Nevett also points to the roll-out of Knorr Stock Pots as an example of the difference One Unilever is making. Before its implementation, the company operated under different executives for each country who had the power to act autonomously in terms of innovation. This system was not only less cost-effective but a slower and more haphazard way of rolling out NPD.

The Knorr Stock Pots range, however, launched in the UK in October, was conceived by the global brand team for stocks, while the teams for individual countries were charged with the launch planning. In the UK, a tie-up was sealed with celebrity chef Marco Pierre White. Stock Pots premiered in China before rolling out in the UK and France. It will launch in other European markets this year.

Nonetheless, there continue to be exceptions to the rule. Sitting outside the arrangement, in a business unit called Chrysalis, are the so-called 'local jewels', brands that have a strong presence in only one country, such as Pot Noodle and Marmite in the UK.

Close and Nevett, who report to UK chairman Dave Lewis, manage a £148m media budget and a combined team of 120 people. They say their closest agency relationship is with Unilever's media buyer MindShare. However, they both insist that they feel connected to the brands they manage. Both men can sometimes be found giving 'special attention' to brand teams where 'we are not winning', according to Close.
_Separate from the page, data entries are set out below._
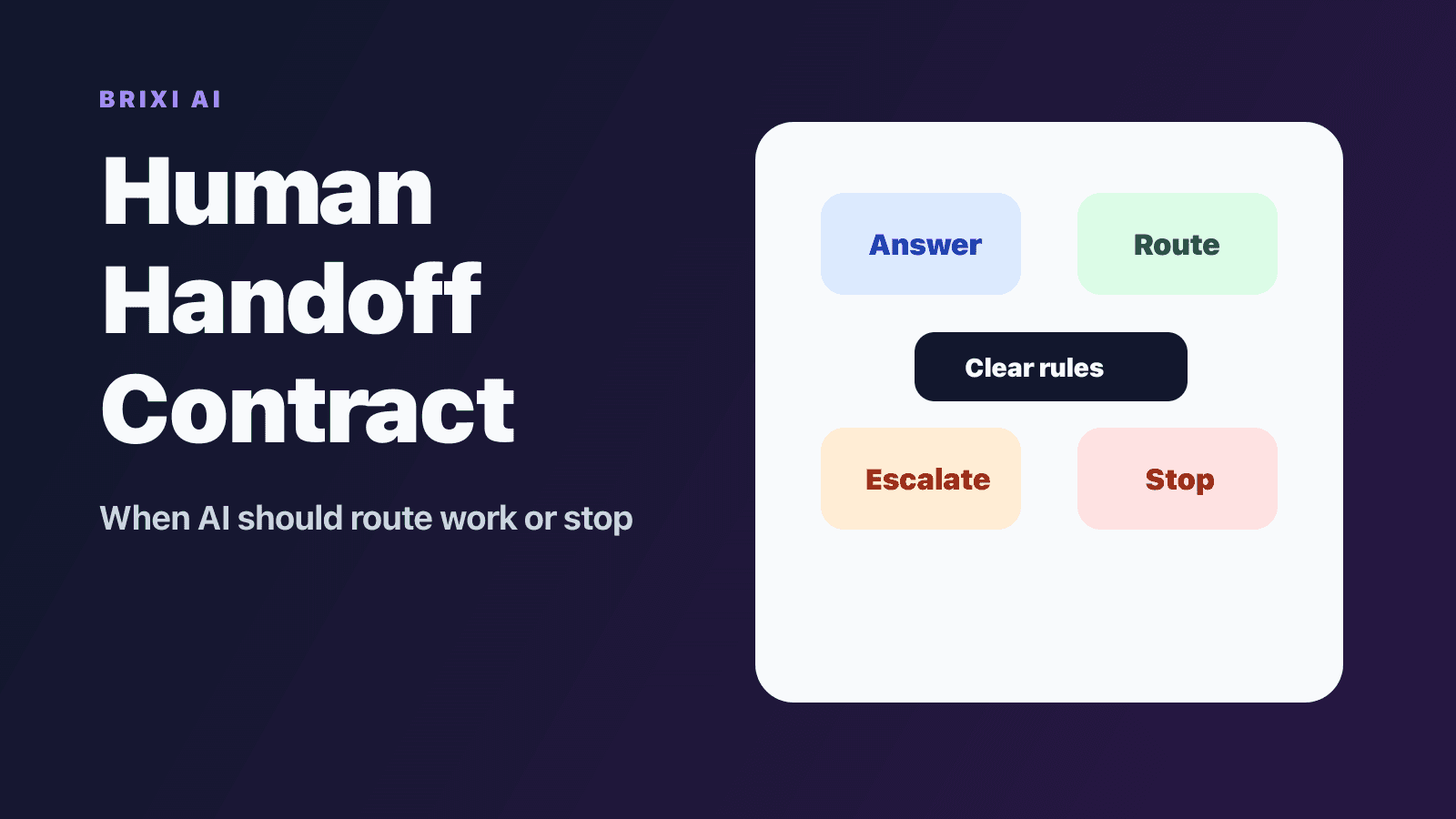 BRIXI AI

Human Handoff Contract

When AI should route work or stop

Answer

Route

Clear rules

Escalate

Stop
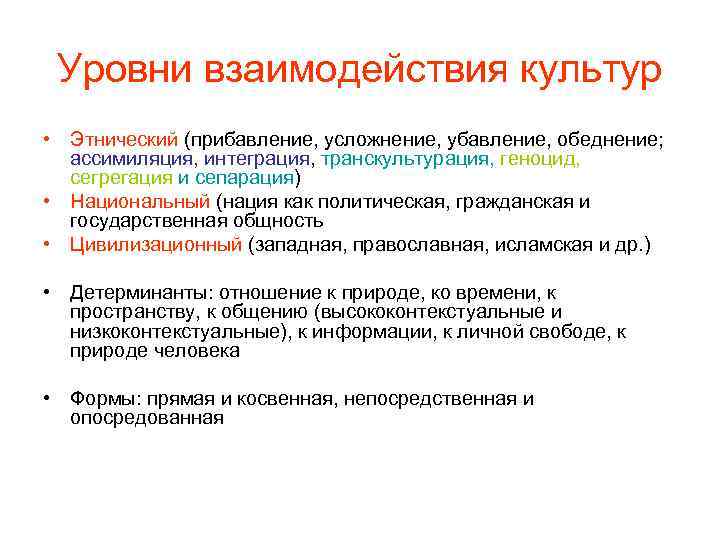 Уровни взаимодействия культур

• Этнический (прибавление, усложнение, убавление, обеднение; ассимиляция, интеграция, транскультурация, геноцид, сегрегация и сепарация)
• Национальный (нация как политическая, гражданская и государственная общность
• Цивилизационный (западная, православная, исламская и др.)

• Детерминанты: отношение к природе, ко времени, к пространству, к общению (высококонтекстуальные и низкоконтекстуальные), к информации, к личной свободе, к природе человека

• Формы: прямая и косвенная, непосредственная и опосредованная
'The only thing I tend not to do is to make a judgement on Lynx advertising,' he says. 'Sometimes I see stuff and I raise an eyebrow, but I trust the team. If the marketing director starts to dabble, he's going to make the wrong call.'

Unilever's Leatherhead office, which sports a glass front, could act as a physical metaphor for the company's transparent approach to its corporate brand and executives. Last month, Close made his debut on Radio 4's influential Today programme to air his thoughts on recessionary consumer trends. He even managed to slip in a cheeky mention of Dove, for which he was reprimanded by presenter Evan Davis.
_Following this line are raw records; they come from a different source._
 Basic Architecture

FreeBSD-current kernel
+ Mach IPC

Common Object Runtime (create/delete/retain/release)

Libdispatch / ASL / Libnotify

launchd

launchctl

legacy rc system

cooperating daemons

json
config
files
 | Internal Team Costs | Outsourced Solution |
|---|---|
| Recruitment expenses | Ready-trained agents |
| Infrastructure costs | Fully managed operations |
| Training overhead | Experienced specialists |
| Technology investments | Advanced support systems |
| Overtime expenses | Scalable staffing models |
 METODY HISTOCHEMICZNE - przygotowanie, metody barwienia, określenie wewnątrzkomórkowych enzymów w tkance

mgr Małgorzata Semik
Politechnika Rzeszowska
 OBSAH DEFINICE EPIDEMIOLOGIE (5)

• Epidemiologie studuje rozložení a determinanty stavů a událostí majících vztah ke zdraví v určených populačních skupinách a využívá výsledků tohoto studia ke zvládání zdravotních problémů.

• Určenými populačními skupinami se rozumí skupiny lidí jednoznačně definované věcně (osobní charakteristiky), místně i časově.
More significant, however, is Unilever's decision to highlight its corporate brand in consumer ads. Since last month, these have featured the iconic Unilever 'U' logo unfurling from a scroll at the end of television spots. The first brand to receive the treatment was Flora, with PG Tips, Magnum, Sure and Dove following.

Nevett explains that the choice to start including the logo in ads was 'born out of internal pride' in the company.

'It very much comes out of bringing the businesses together,' he says. 'It's a compelling story and we thought it would be great if we could say that to the consumer.'

Although recent comments by UK chairman Dave Lewis suggest the initiative was launched because no one had heard of Unilever when he mentioned it at dinner parties, Nevett claims the appearance of the logo is grounded in research. This, he says, showed that consumers who bought one Unilever product on the whole, would buy others if they knew they came from the same company.

As the icy wind of recession hits consumer spending over 2009, Close and Nevett hope this research proves to be right.